Dr. Kendra Taira Field is Associate Professor of History and Director of the Center for the Study of Race and Democracy at Tufts University. Field is the author of Growing Up with the Country: Family, Race, and Nation after the Civil War (Yale, 2018). Her current book project, The Stories We Tell (W.W. Norton) is a history of African American genealogy and storytelling from the Middle Passage to the present.  Field abridged David Levering Lewis’ W.E.B. Du Bois: A Biography (Henry Holt, 2009), and her scholarly articles have appeared in the Journal of American History, the Journal of African American History, Southern Cultures, and the American Historical Review. As a public historian, Field co-founded the African American Trail Project and the Du Bois Forum, a retreat center for writers, scholars, and artists; served as project historian for the Du Bois Freedom Center, the first museum in North America dedicated to the life and work of W.E.B. Du Bois; co-curated “We Who Believe In Freedom: Black Feminist DC,” the inaugural exhibition (2023) of the National Women’s History Museum; and serves as chief historian for the 10 Million Names Project.

Kendra T. Field Headshot 2023
Kerri Greenidge Headshot
about

Dr. Kerri Greenidge

Kerri Greenidge is Mellon Associate Professor in the Department of Studies in Race, Colonialism, and Diaspora at Tufts University, where she also co-directs the African American Trail Project. She is the author of Black Radical: The Life and Times of William Monroe Trotter (2019). Listed by the New York Times as one of its top picks of 2019, the book is the first biography of Boston editor, William Monroe Trotter, written in nearly fifty years. The book received the Mark Lynton Prize in History, the Massachusetts Book Award, the J. Anthony Lukas Award, the Sperber Award from Fordham University, and the Peter J. Gomes Book Prize from the Massachusetts Historical Society. Black Radical was also short-listed for the Stone Book Award from the Museum of African American History, Boston, the Cundill History Prize, and the Plutarch Award for Best biography.
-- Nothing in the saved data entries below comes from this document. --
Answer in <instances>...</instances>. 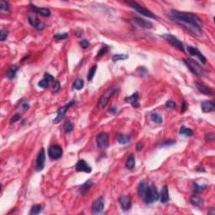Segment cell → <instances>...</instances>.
Returning a JSON list of instances; mask_svg holds the SVG:
<instances>
[{
  "instance_id": "6da1fadb",
  "label": "cell",
  "mask_w": 215,
  "mask_h": 215,
  "mask_svg": "<svg viewBox=\"0 0 215 215\" xmlns=\"http://www.w3.org/2000/svg\"><path fill=\"white\" fill-rule=\"evenodd\" d=\"M171 18L196 36H201L202 35L201 29L202 21L197 14L171 9Z\"/></svg>"
},
{
  "instance_id": "7a4b0ae2",
  "label": "cell",
  "mask_w": 215,
  "mask_h": 215,
  "mask_svg": "<svg viewBox=\"0 0 215 215\" xmlns=\"http://www.w3.org/2000/svg\"><path fill=\"white\" fill-rule=\"evenodd\" d=\"M185 65L188 67L191 73H193L198 77H204L206 74L208 73L207 71L205 70L203 67H201V65L198 63L197 60H194L191 58H186L183 60Z\"/></svg>"
},
{
  "instance_id": "3957f363",
  "label": "cell",
  "mask_w": 215,
  "mask_h": 215,
  "mask_svg": "<svg viewBox=\"0 0 215 215\" xmlns=\"http://www.w3.org/2000/svg\"><path fill=\"white\" fill-rule=\"evenodd\" d=\"M118 92V87H109L108 90H106L104 92L103 95L101 96V97L99 98L98 100V103H97V108L99 109H103L106 105L108 103V101L110 100V98L114 94Z\"/></svg>"
},
{
  "instance_id": "277c9868",
  "label": "cell",
  "mask_w": 215,
  "mask_h": 215,
  "mask_svg": "<svg viewBox=\"0 0 215 215\" xmlns=\"http://www.w3.org/2000/svg\"><path fill=\"white\" fill-rule=\"evenodd\" d=\"M127 4L129 6L134 9L135 11H137L138 13H140L141 15H144L145 17L148 18H151V19H155L156 17L155 16V14L151 11H150L147 9H145L144 7H143L140 4H139L136 2H127Z\"/></svg>"
},
{
  "instance_id": "5b68a950",
  "label": "cell",
  "mask_w": 215,
  "mask_h": 215,
  "mask_svg": "<svg viewBox=\"0 0 215 215\" xmlns=\"http://www.w3.org/2000/svg\"><path fill=\"white\" fill-rule=\"evenodd\" d=\"M158 199H159V193H158L156 187L154 184L149 185L147 193H146L144 201L147 204H151V203H153L154 202L157 201Z\"/></svg>"
},
{
  "instance_id": "8992f818",
  "label": "cell",
  "mask_w": 215,
  "mask_h": 215,
  "mask_svg": "<svg viewBox=\"0 0 215 215\" xmlns=\"http://www.w3.org/2000/svg\"><path fill=\"white\" fill-rule=\"evenodd\" d=\"M162 37L164 38L165 40H166L167 42L171 44L172 46L176 47L177 49H178L179 50H181L182 52H184L185 49H184V46L183 44L181 42V40L177 39V37L172 35L171 34H166V35H163Z\"/></svg>"
},
{
  "instance_id": "52a82bcc",
  "label": "cell",
  "mask_w": 215,
  "mask_h": 215,
  "mask_svg": "<svg viewBox=\"0 0 215 215\" xmlns=\"http://www.w3.org/2000/svg\"><path fill=\"white\" fill-rule=\"evenodd\" d=\"M63 154L62 148L58 144L50 145L48 149V155L51 160H59Z\"/></svg>"
},
{
  "instance_id": "ba28073f",
  "label": "cell",
  "mask_w": 215,
  "mask_h": 215,
  "mask_svg": "<svg viewBox=\"0 0 215 215\" xmlns=\"http://www.w3.org/2000/svg\"><path fill=\"white\" fill-rule=\"evenodd\" d=\"M75 104H76V101L71 100L70 101L69 103H67V104H65L63 107L60 108H59V110H58V112H57L56 118L53 121L54 124H58L60 120H62V118H63L64 116H65V114H66V113H67V111L68 110L71 106L75 105Z\"/></svg>"
},
{
  "instance_id": "9c48e42d",
  "label": "cell",
  "mask_w": 215,
  "mask_h": 215,
  "mask_svg": "<svg viewBox=\"0 0 215 215\" xmlns=\"http://www.w3.org/2000/svg\"><path fill=\"white\" fill-rule=\"evenodd\" d=\"M96 143L99 149H106L108 146V134L101 132L96 137Z\"/></svg>"
},
{
  "instance_id": "30bf717a",
  "label": "cell",
  "mask_w": 215,
  "mask_h": 215,
  "mask_svg": "<svg viewBox=\"0 0 215 215\" xmlns=\"http://www.w3.org/2000/svg\"><path fill=\"white\" fill-rule=\"evenodd\" d=\"M45 163H46V152L44 149H41V151L37 155L35 161V170L37 171H42L45 167Z\"/></svg>"
},
{
  "instance_id": "8fae6325",
  "label": "cell",
  "mask_w": 215,
  "mask_h": 215,
  "mask_svg": "<svg viewBox=\"0 0 215 215\" xmlns=\"http://www.w3.org/2000/svg\"><path fill=\"white\" fill-rule=\"evenodd\" d=\"M93 213H102L104 209V197H99L96 199L92 206Z\"/></svg>"
},
{
  "instance_id": "7c38bea8",
  "label": "cell",
  "mask_w": 215,
  "mask_h": 215,
  "mask_svg": "<svg viewBox=\"0 0 215 215\" xmlns=\"http://www.w3.org/2000/svg\"><path fill=\"white\" fill-rule=\"evenodd\" d=\"M132 21L136 25L140 27V28H143V29H152L153 28V24L151 23V21H148V20H145L144 19H141L140 17H134L132 19Z\"/></svg>"
},
{
  "instance_id": "4fadbf2b",
  "label": "cell",
  "mask_w": 215,
  "mask_h": 215,
  "mask_svg": "<svg viewBox=\"0 0 215 215\" xmlns=\"http://www.w3.org/2000/svg\"><path fill=\"white\" fill-rule=\"evenodd\" d=\"M187 49H188V53L190 54L191 56H197L198 59H199V60L201 61L202 63L206 64V62H207V59H206V57H205L204 56H203V55L199 51V50H198V48L191 46H188L187 47Z\"/></svg>"
},
{
  "instance_id": "5bb4252c",
  "label": "cell",
  "mask_w": 215,
  "mask_h": 215,
  "mask_svg": "<svg viewBox=\"0 0 215 215\" xmlns=\"http://www.w3.org/2000/svg\"><path fill=\"white\" fill-rule=\"evenodd\" d=\"M30 9L32 10L33 12H35L37 14H39L40 16L43 17H49L50 15V10L47 8H40V7H37L35 5H34L32 3L30 4Z\"/></svg>"
},
{
  "instance_id": "9a60e30c",
  "label": "cell",
  "mask_w": 215,
  "mask_h": 215,
  "mask_svg": "<svg viewBox=\"0 0 215 215\" xmlns=\"http://www.w3.org/2000/svg\"><path fill=\"white\" fill-rule=\"evenodd\" d=\"M75 169L77 171H84L87 173H90L92 171V167L84 160H79L77 161L75 166Z\"/></svg>"
},
{
  "instance_id": "2e32d148",
  "label": "cell",
  "mask_w": 215,
  "mask_h": 215,
  "mask_svg": "<svg viewBox=\"0 0 215 215\" xmlns=\"http://www.w3.org/2000/svg\"><path fill=\"white\" fill-rule=\"evenodd\" d=\"M118 201H119L121 207L124 211L130 210L131 207H132V201H131V198L129 196H122L119 198Z\"/></svg>"
},
{
  "instance_id": "e0dca14e",
  "label": "cell",
  "mask_w": 215,
  "mask_h": 215,
  "mask_svg": "<svg viewBox=\"0 0 215 215\" xmlns=\"http://www.w3.org/2000/svg\"><path fill=\"white\" fill-rule=\"evenodd\" d=\"M139 97H140V94L138 92L133 93L129 97H126L124 98V101L128 103V104H130L132 106L135 108H140V103H139Z\"/></svg>"
},
{
  "instance_id": "ac0fdd59",
  "label": "cell",
  "mask_w": 215,
  "mask_h": 215,
  "mask_svg": "<svg viewBox=\"0 0 215 215\" xmlns=\"http://www.w3.org/2000/svg\"><path fill=\"white\" fill-rule=\"evenodd\" d=\"M201 108L203 113H210L215 110V104L213 100H205L201 103Z\"/></svg>"
},
{
  "instance_id": "d6986e66",
  "label": "cell",
  "mask_w": 215,
  "mask_h": 215,
  "mask_svg": "<svg viewBox=\"0 0 215 215\" xmlns=\"http://www.w3.org/2000/svg\"><path fill=\"white\" fill-rule=\"evenodd\" d=\"M196 87L202 94H205V95H213V90L212 89L211 87L203 83L196 82Z\"/></svg>"
},
{
  "instance_id": "ffe728a7",
  "label": "cell",
  "mask_w": 215,
  "mask_h": 215,
  "mask_svg": "<svg viewBox=\"0 0 215 215\" xmlns=\"http://www.w3.org/2000/svg\"><path fill=\"white\" fill-rule=\"evenodd\" d=\"M28 21L30 24L31 26H33L34 28H35L37 30H42L45 29V24L40 22V20H38L36 18L32 16H29L28 18Z\"/></svg>"
},
{
  "instance_id": "44dd1931",
  "label": "cell",
  "mask_w": 215,
  "mask_h": 215,
  "mask_svg": "<svg viewBox=\"0 0 215 215\" xmlns=\"http://www.w3.org/2000/svg\"><path fill=\"white\" fill-rule=\"evenodd\" d=\"M148 188H149V185L147 184V182H145L144 181H140V182L139 183V186H138V193H139L140 197L143 200H144L145 196H146Z\"/></svg>"
},
{
  "instance_id": "7402d4cb",
  "label": "cell",
  "mask_w": 215,
  "mask_h": 215,
  "mask_svg": "<svg viewBox=\"0 0 215 215\" xmlns=\"http://www.w3.org/2000/svg\"><path fill=\"white\" fill-rule=\"evenodd\" d=\"M161 202L162 203H166L170 200V197H169V191H168V187L166 185H164L163 188H161V194L159 195Z\"/></svg>"
},
{
  "instance_id": "603a6c76",
  "label": "cell",
  "mask_w": 215,
  "mask_h": 215,
  "mask_svg": "<svg viewBox=\"0 0 215 215\" xmlns=\"http://www.w3.org/2000/svg\"><path fill=\"white\" fill-rule=\"evenodd\" d=\"M190 202H191V204L193 205L194 207H197V208H202L203 205H204L203 199L200 198L198 195H192L191 198H190Z\"/></svg>"
},
{
  "instance_id": "cb8c5ba5",
  "label": "cell",
  "mask_w": 215,
  "mask_h": 215,
  "mask_svg": "<svg viewBox=\"0 0 215 215\" xmlns=\"http://www.w3.org/2000/svg\"><path fill=\"white\" fill-rule=\"evenodd\" d=\"M18 70H19V67H17V66H11V67L9 68L8 71H7V77H8L9 79H13V78H14L15 76H16Z\"/></svg>"
},
{
  "instance_id": "d4e9b609",
  "label": "cell",
  "mask_w": 215,
  "mask_h": 215,
  "mask_svg": "<svg viewBox=\"0 0 215 215\" xmlns=\"http://www.w3.org/2000/svg\"><path fill=\"white\" fill-rule=\"evenodd\" d=\"M179 133L181 135H184L186 137H191L193 135V131L191 130L190 128L186 127V126H181L180 128V130H179Z\"/></svg>"
},
{
  "instance_id": "484cf974",
  "label": "cell",
  "mask_w": 215,
  "mask_h": 215,
  "mask_svg": "<svg viewBox=\"0 0 215 215\" xmlns=\"http://www.w3.org/2000/svg\"><path fill=\"white\" fill-rule=\"evenodd\" d=\"M135 166V159H134V155H129L126 160L125 162V167L129 169V170H133Z\"/></svg>"
},
{
  "instance_id": "4316f807",
  "label": "cell",
  "mask_w": 215,
  "mask_h": 215,
  "mask_svg": "<svg viewBox=\"0 0 215 215\" xmlns=\"http://www.w3.org/2000/svg\"><path fill=\"white\" fill-rule=\"evenodd\" d=\"M207 188H208L207 185H199L196 182L192 184V191H194L195 193H201Z\"/></svg>"
},
{
  "instance_id": "83f0119b",
  "label": "cell",
  "mask_w": 215,
  "mask_h": 215,
  "mask_svg": "<svg viewBox=\"0 0 215 215\" xmlns=\"http://www.w3.org/2000/svg\"><path fill=\"white\" fill-rule=\"evenodd\" d=\"M117 140L121 144H127L130 142V137L124 134H118L117 136Z\"/></svg>"
},
{
  "instance_id": "f1b7e54d",
  "label": "cell",
  "mask_w": 215,
  "mask_h": 215,
  "mask_svg": "<svg viewBox=\"0 0 215 215\" xmlns=\"http://www.w3.org/2000/svg\"><path fill=\"white\" fill-rule=\"evenodd\" d=\"M93 185V183L92 180H87V181H86V182L83 183V184L82 185V187H81V192H82V193H85L86 191L89 190V188H90Z\"/></svg>"
},
{
  "instance_id": "f546056e",
  "label": "cell",
  "mask_w": 215,
  "mask_h": 215,
  "mask_svg": "<svg viewBox=\"0 0 215 215\" xmlns=\"http://www.w3.org/2000/svg\"><path fill=\"white\" fill-rule=\"evenodd\" d=\"M84 87V82L82 79L81 78H77L76 80L74 81L73 83V88L76 90H81L82 89V87Z\"/></svg>"
},
{
  "instance_id": "4dcf8cb0",
  "label": "cell",
  "mask_w": 215,
  "mask_h": 215,
  "mask_svg": "<svg viewBox=\"0 0 215 215\" xmlns=\"http://www.w3.org/2000/svg\"><path fill=\"white\" fill-rule=\"evenodd\" d=\"M129 58V56L128 55H125V54H116L114 55L112 57V60L114 62H117L118 60H126Z\"/></svg>"
},
{
  "instance_id": "1f68e13d",
  "label": "cell",
  "mask_w": 215,
  "mask_h": 215,
  "mask_svg": "<svg viewBox=\"0 0 215 215\" xmlns=\"http://www.w3.org/2000/svg\"><path fill=\"white\" fill-rule=\"evenodd\" d=\"M41 211H42V205H40V204L34 205L33 207H32V208H31V210H30V214L37 215V214H39Z\"/></svg>"
},
{
  "instance_id": "d6a6232c",
  "label": "cell",
  "mask_w": 215,
  "mask_h": 215,
  "mask_svg": "<svg viewBox=\"0 0 215 215\" xmlns=\"http://www.w3.org/2000/svg\"><path fill=\"white\" fill-rule=\"evenodd\" d=\"M63 129L66 133H70V132L73 130V124L70 120L65 121V123L63 124Z\"/></svg>"
},
{
  "instance_id": "836d02e7",
  "label": "cell",
  "mask_w": 215,
  "mask_h": 215,
  "mask_svg": "<svg viewBox=\"0 0 215 215\" xmlns=\"http://www.w3.org/2000/svg\"><path fill=\"white\" fill-rule=\"evenodd\" d=\"M151 120L153 121V122H155V123H156V124H161L162 123V121H163V118H162V117H161V115H160L159 114H156V113H154V114H152L151 115Z\"/></svg>"
},
{
  "instance_id": "e575fe53",
  "label": "cell",
  "mask_w": 215,
  "mask_h": 215,
  "mask_svg": "<svg viewBox=\"0 0 215 215\" xmlns=\"http://www.w3.org/2000/svg\"><path fill=\"white\" fill-rule=\"evenodd\" d=\"M0 10L3 12H9L10 7L9 3H7L6 1H1L0 2Z\"/></svg>"
},
{
  "instance_id": "d590c367",
  "label": "cell",
  "mask_w": 215,
  "mask_h": 215,
  "mask_svg": "<svg viewBox=\"0 0 215 215\" xmlns=\"http://www.w3.org/2000/svg\"><path fill=\"white\" fill-rule=\"evenodd\" d=\"M96 70H97V66H96V65H94V66H93V67H91L90 70L88 71V73H87V80H93V78L94 77V75H95V72H96Z\"/></svg>"
},
{
  "instance_id": "8d00e7d4",
  "label": "cell",
  "mask_w": 215,
  "mask_h": 215,
  "mask_svg": "<svg viewBox=\"0 0 215 215\" xmlns=\"http://www.w3.org/2000/svg\"><path fill=\"white\" fill-rule=\"evenodd\" d=\"M108 50H109V46H107V45H104L103 46L101 47L100 50H98V52H97V58L102 56H104V54L106 53L107 51H108Z\"/></svg>"
},
{
  "instance_id": "74e56055",
  "label": "cell",
  "mask_w": 215,
  "mask_h": 215,
  "mask_svg": "<svg viewBox=\"0 0 215 215\" xmlns=\"http://www.w3.org/2000/svg\"><path fill=\"white\" fill-rule=\"evenodd\" d=\"M54 38L57 40H62L68 38V33H58L54 35Z\"/></svg>"
},
{
  "instance_id": "f35d334b",
  "label": "cell",
  "mask_w": 215,
  "mask_h": 215,
  "mask_svg": "<svg viewBox=\"0 0 215 215\" xmlns=\"http://www.w3.org/2000/svg\"><path fill=\"white\" fill-rule=\"evenodd\" d=\"M176 143V141L174 140H164L161 142L159 144V146H161V147H165V146H169V145H172Z\"/></svg>"
},
{
  "instance_id": "ab89813d",
  "label": "cell",
  "mask_w": 215,
  "mask_h": 215,
  "mask_svg": "<svg viewBox=\"0 0 215 215\" xmlns=\"http://www.w3.org/2000/svg\"><path fill=\"white\" fill-rule=\"evenodd\" d=\"M8 35H9L8 30H4V29L1 30V31H0V40H1V41H4L5 39L8 37Z\"/></svg>"
},
{
  "instance_id": "60d3db41",
  "label": "cell",
  "mask_w": 215,
  "mask_h": 215,
  "mask_svg": "<svg viewBox=\"0 0 215 215\" xmlns=\"http://www.w3.org/2000/svg\"><path fill=\"white\" fill-rule=\"evenodd\" d=\"M166 108L167 109H174L176 108V104H175L174 101L172 100H168L166 103Z\"/></svg>"
},
{
  "instance_id": "b9f144b4",
  "label": "cell",
  "mask_w": 215,
  "mask_h": 215,
  "mask_svg": "<svg viewBox=\"0 0 215 215\" xmlns=\"http://www.w3.org/2000/svg\"><path fill=\"white\" fill-rule=\"evenodd\" d=\"M49 84H50V82H49L48 81H46V79H43V80L40 81V82H38V86L40 87H41V88H46V87L49 86Z\"/></svg>"
},
{
  "instance_id": "7bdbcfd3",
  "label": "cell",
  "mask_w": 215,
  "mask_h": 215,
  "mask_svg": "<svg viewBox=\"0 0 215 215\" xmlns=\"http://www.w3.org/2000/svg\"><path fill=\"white\" fill-rule=\"evenodd\" d=\"M29 108H30L29 103L24 102V103H23V104H21V106H20V108H19V110H20V112H25V111H27L29 109Z\"/></svg>"
},
{
  "instance_id": "ee69618b",
  "label": "cell",
  "mask_w": 215,
  "mask_h": 215,
  "mask_svg": "<svg viewBox=\"0 0 215 215\" xmlns=\"http://www.w3.org/2000/svg\"><path fill=\"white\" fill-rule=\"evenodd\" d=\"M204 139L206 142H213V141L214 140V134H213V133L206 134Z\"/></svg>"
},
{
  "instance_id": "f6af8a7d",
  "label": "cell",
  "mask_w": 215,
  "mask_h": 215,
  "mask_svg": "<svg viewBox=\"0 0 215 215\" xmlns=\"http://www.w3.org/2000/svg\"><path fill=\"white\" fill-rule=\"evenodd\" d=\"M79 45H80V46L82 49H87V47L90 46V43H89V41L87 40H82L79 42Z\"/></svg>"
},
{
  "instance_id": "bcb514c9",
  "label": "cell",
  "mask_w": 215,
  "mask_h": 215,
  "mask_svg": "<svg viewBox=\"0 0 215 215\" xmlns=\"http://www.w3.org/2000/svg\"><path fill=\"white\" fill-rule=\"evenodd\" d=\"M20 118H21V116H20V114H13V116L11 118V119H10V124H14V123H16L17 121L20 120Z\"/></svg>"
},
{
  "instance_id": "7dc6e473",
  "label": "cell",
  "mask_w": 215,
  "mask_h": 215,
  "mask_svg": "<svg viewBox=\"0 0 215 215\" xmlns=\"http://www.w3.org/2000/svg\"><path fill=\"white\" fill-rule=\"evenodd\" d=\"M53 92L54 93H57L58 91L60 89V83L59 81H55V82L53 84Z\"/></svg>"
},
{
  "instance_id": "c3c4849f",
  "label": "cell",
  "mask_w": 215,
  "mask_h": 215,
  "mask_svg": "<svg viewBox=\"0 0 215 215\" xmlns=\"http://www.w3.org/2000/svg\"><path fill=\"white\" fill-rule=\"evenodd\" d=\"M44 79H46V81H48L49 82H54V80H55V78H54L53 76H51V75L49 73H45V75H44Z\"/></svg>"
},
{
  "instance_id": "681fc988",
  "label": "cell",
  "mask_w": 215,
  "mask_h": 215,
  "mask_svg": "<svg viewBox=\"0 0 215 215\" xmlns=\"http://www.w3.org/2000/svg\"><path fill=\"white\" fill-rule=\"evenodd\" d=\"M143 148H144V144L143 143H141V142L137 143V144H136V151H140Z\"/></svg>"
},
{
  "instance_id": "f907efd6",
  "label": "cell",
  "mask_w": 215,
  "mask_h": 215,
  "mask_svg": "<svg viewBox=\"0 0 215 215\" xmlns=\"http://www.w3.org/2000/svg\"><path fill=\"white\" fill-rule=\"evenodd\" d=\"M186 109H187V103H186V101H182V104H181V113H183V112H185L186 111Z\"/></svg>"
},
{
  "instance_id": "816d5d0a",
  "label": "cell",
  "mask_w": 215,
  "mask_h": 215,
  "mask_svg": "<svg viewBox=\"0 0 215 215\" xmlns=\"http://www.w3.org/2000/svg\"><path fill=\"white\" fill-rule=\"evenodd\" d=\"M82 31L81 30H78V31H77V35H77V37H80L81 35H82Z\"/></svg>"
}]
</instances>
Her most recent book, The Grimkes: The Legacy of Slavery in An American Family (2022) was recently listed as a best book of the year by The New York Times, The Wall Street Journal, and the Boston Globe, among other publications. It was also a finalist for the National Book Critics Circle Award and the Los Angeles Times Book Award, in addition to the J. Anthony Lukas Award. Her writings have appeared in the Massachusetts Historical Review, the Radical History Review, the New Yorker, the Atlantic, and the Guardian.

Great Barrington’s Du Bois Freedom Center:

Conceptual Rendering of the Du Bois Freedom Center (currently in process of construction)
Rendering of the Du Bois Freedom Center

The mission of the W.E.B. Du Bois Center for Freedom and Democracy is to educate the public about the life and legacy of civil rights pioneer W.E.B. Du Bois and the rich African American heritage of the Berkshires. Located at the former Clinton A.M.E. Zion Church in Great Barrington, where he was born and raised, this vibrant center of Black thought and remembrance constitutes the first museum and living memorial in North America dedicated to Du Bois’ life and legacy.

African American Trail Project:

African American Trail Project Website
The African American Trail Project is a collaborative public history initiative housed at Tufts University. Originally inspired by the scholarship of Tufts Professor Gerald R. Gill (1948-2007) and driven by faculty and student research, this project maps African American and African-descended public history sites across greater Boston, and throughout Massachusetts. The African American Trail Project aims to develop African American historical memory and intergenerational community, placing present-day struggles for racial justice in the context of greater Boston’s historic African American, Black Native, and diasporic communities.